Уже в третьем классе я знал все, о чем рассказывалось в хрестоматии, а стихи почти все выучил наизусть. Я даже сделал однажды своеобразное «открытие». В хрестоматии было напечатано стихотворение А. К. Толстого «Василий Шибанов» («Князь Курбский от царского гнева бежал»). И никому из нас даже в голову не приходило, что это стихи, потому что из-за экономии места текст был набран в строку, как проза. Когда я стал читать «Василия Шибанова» вслух, то сразу почувствовал, что это не проза. И я очень легко запомнил все стихотворение, хотя было оно довольно длинным. Никогда и никто в нашей школе не выучивал столь длинных стихов наизусть.
Кстати сказать, «Василий Шибанов» понравился мне не только потому, что это стихи, но и потому, что в них, как в прозе, содержался очень выразительный рассказ, как бы взятый из эпохи Ивана Грозного.
Хрестоматия Э. Вахтерова, несмотря на некоторые странности, объясняемые условиями того времени, когда она появилась на свет, составлена была очень толково. В ней я мог прочесть не только стихи Шевченко, но по специальному да еще иллюстрированному очерку, напечатанному тут же, мог хотя бы в общих чертах представить себе, что же это за «Малороссия» такая, кто там живет, чем занимается и т. п.
Был в хрестоматии очерк и о Кавказе. Мне он особенно запомнился по рисунку, вставленному в текст. На рисунке — горы со снежными вершинами, и на одной из самых высоких вершин, на самом краю обрыва угадывается крошечная человеческая фигурка — величиной с ржаное зерно. Очень долго я совершенно серьезно считал, что это стоит не кто иной, как А. С. Пушкин. Ведь это же он, думал я, написал стихи «Кавказ подо мною. Один в вышине...».
По хрестоматии Э. Вахтерова я впервые познакомился не только с произведениями литературы, не только с некоторыми историческими событиями, не только с Украиной, Кавказом и другими краями и областями, входившими тогда в состав Российской империи. В ней были рассказы о жизни птиц и зверей, о реках, о лесах и т. п.
Все из той же хрестоматии я узнал, как была изобретена паровая машина, как был изобретен громоотвод и многое другое.
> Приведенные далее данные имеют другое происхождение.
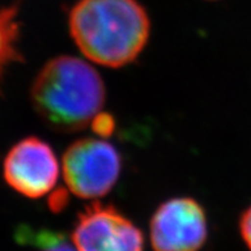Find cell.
Wrapping results in <instances>:
<instances>
[{
	"label": "cell",
	"instance_id": "cell-2",
	"mask_svg": "<svg viewBox=\"0 0 251 251\" xmlns=\"http://www.w3.org/2000/svg\"><path fill=\"white\" fill-rule=\"evenodd\" d=\"M31 101L37 116L60 133L91 126L105 102V85L89 62L72 55L55 56L39 71Z\"/></svg>",
	"mask_w": 251,
	"mask_h": 251
},
{
	"label": "cell",
	"instance_id": "cell-10",
	"mask_svg": "<svg viewBox=\"0 0 251 251\" xmlns=\"http://www.w3.org/2000/svg\"><path fill=\"white\" fill-rule=\"evenodd\" d=\"M240 235L245 245L251 251V205L245 209L240 217Z\"/></svg>",
	"mask_w": 251,
	"mask_h": 251
},
{
	"label": "cell",
	"instance_id": "cell-3",
	"mask_svg": "<svg viewBox=\"0 0 251 251\" xmlns=\"http://www.w3.org/2000/svg\"><path fill=\"white\" fill-rule=\"evenodd\" d=\"M122 172V158L102 137L72 142L63 154L62 173L67 188L85 200H96L112 191Z\"/></svg>",
	"mask_w": 251,
	"mask_h": 251
},
{
	"label": "cell",
	"instance_id": "cell-4",
	"mask_svg": "<svg viewBox=\"0 0 251 251\" xmlns=\"http://www.w3.org/2000/svg\"><path fill=\"white\" fill-rule=\"evenodd\" d=\"M208 232L202 205L188 196L165 200L150 219V244L154 251H201Z\"/></svg>",
	"mask_w": 251,
	"mask_h": 251
},
{
	"label": "cell",
	"instance_id": "cell-7",
	"mask_svg": "<svg viewBox=\"0 0 251 251\" xmlns=\"http://www.w3.org/2000/svg\"><path fill=\"white\" fill-rule=\"evenodd\" d=\"M20 24L18 7H0V78L10 64L20 62L22 55L18 49Z\"/></svg>",
	"mask_w": 251,
	"mask_h": 251
},
{
	"label": "cell",
	"instance_id": "cell-6",
	"mask_svg": "<svg viewBox=\"0 0 251 251\" xmlns=\"http://www.w3.org/2000/svg\"><path fill=\"white\" fill-rule=\"evenodd\" d=\"M62 164L53 148L39 137L21 140L4 159V179L21 195L40 199L53 191Z\"/></svg>",
	"mask_w": 251,
	"mask_h": 251
},
{
	"label": "cell",
	"instance_id": "cell-5",
	"mask_svg": "<svg viewBox=\"0 0 251 251\" xmlns=\"http://www.w3.org/2000/svg\"><path fill=\"white\" fill-rule=\"evenodd\" d=\"M77 251H144L141 229L112 205L94 201L77 215L71 235Z\"/></svg>",
	"mask_w": 251,
	"mask_h": 251
},
{
	"label": "cell",
	"instance_id": "cell-9",
	"mask_svg": "<svg viewBox=\"0 0 251 251\" xmlns=\"http://www.w3.org/2000/svg\"><path fill=\"white\" fill-rule=\"evenodd\" d=\"M114 126H116V123H114L113 117L109 116L108 113L102 112H100L91 122V127H93L95 135L102 137V139L112 135L113 131H114Z\"/></svg>",
	"mask_w": 251,
	"mask_h": 251
},
{
	"label": "cell",
	"instance_id": "cell-8",
	"mask_svg": "<svg viewBox=\"0 0 251 251\" xmlns=\"http://www.w3.org/2000/svg\"><path fill=\"white\" fill-rule=\"evenodd\" d=\"M22 241L30 242L35 251H77L72 238L54 231H24Z\"/></svg>",
	"mask_w": 251,
	"mask_h": 251
},
{
	"label": "cell",
	"instance_id": "cell-1",
	"mask_svg": "<svg viewBox=\"0 0 251 251\" xmlns=\"http://www.w3.org/2000/svg\"><path fill=\"white\" fill-rule=\"evenodd\" d=\"M150 18L137 0H78L68 30L90 62L122 68L135 62L150 37Z\"/></svg>",
	"mask_w": 251,
	"mask_h": 251
}]
</instances>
Но самое большое впечатление произвел на меня рассказ о М. В. Ломоносове.
Судьба Ломоносова, вышедшего из «мужиков» и ставшего великим ученым и поэтом, очень меня волновала. Она даже как бы подсказывала мне, что и я могу сделать нечто подобное тому, что сделал Ломоносов, ушедший с обозом рыбы из родного села Холмогоры в Москву «за наукой». Я придавал значение даже тому, что имя и отчество у меня точно такие же, как у Ломоносова: Михаил Васильевич. Это было и лестно, и как бы обнадеживало меня. К этому надо прибавить, что я уже писал стихи, и мне казалось, что это совпадение предвещает мне что-то хорошее, хотя что именно, я определить не мог.
А тут вторая учительница нашей школы, А. В. Тарбаева, как-то посмотрела на меня и сказала, что я по внешности чем-то напоминаю Ф. М. Достоевского. Это тоже подлило масла в огонь, хотя ни одного произведения Достоевского я еще не читал, знал писателя только по имени и вряд ли походил на него с лица.
Я навсегда останусь благодарен своей Глотовской школе не только за те знания, которые она мне дала, но и за то, что, в сущности, она свела меня с теми людьми, которые сделали для меня так много, что это в конечном счете определило вею мою дальнейшую судьбу. Я имею здесь в виду не только свою учительницу Екатерину Сергеевну Горан-скую, но и Михаила Ивановича Погодина, и Василия Васильевича Свистунова, и еще кое-кого. О них я более подробно и расскажу в дальнейшем.
А сейчас — о том дне, когда я и мои товарищи держали выпускные экзамены.
День экзаменов начался для меня довольно грустно, но потом он принес мне радость — радость, может быть, самую большую за все мои мальчишеские годы.
Было это весной 1913 года. Экзамены тогда устраивались не в каждой школе в отдельности, а обычно какую-либо школу делали «центром», куда в назначенный день собирались выпускники четырех-пяти школ, расположенных в относительной близости от «центра». Создавалась экзаменационная комиссия, в состав которой входили не только педагоги, но обязательно и священник. Возглавлял комиссию обычно какой-либо начальник.
Мне и моим товарищам пришлось держать экзамены в селе Гнездилове. до которого было верст двенадцать.
В Гнездилове находилась усадьба члена Ельнинской земской управы Михаила Ивановича Погодина, то есть стоял его дом и некоторые надворные постройки. Позади дома раскинулся большой и чрезвычайно живописный парк, одной своей стороной спускавшийся прямо к реке. Кроме усадебной, земли у Погодина не было.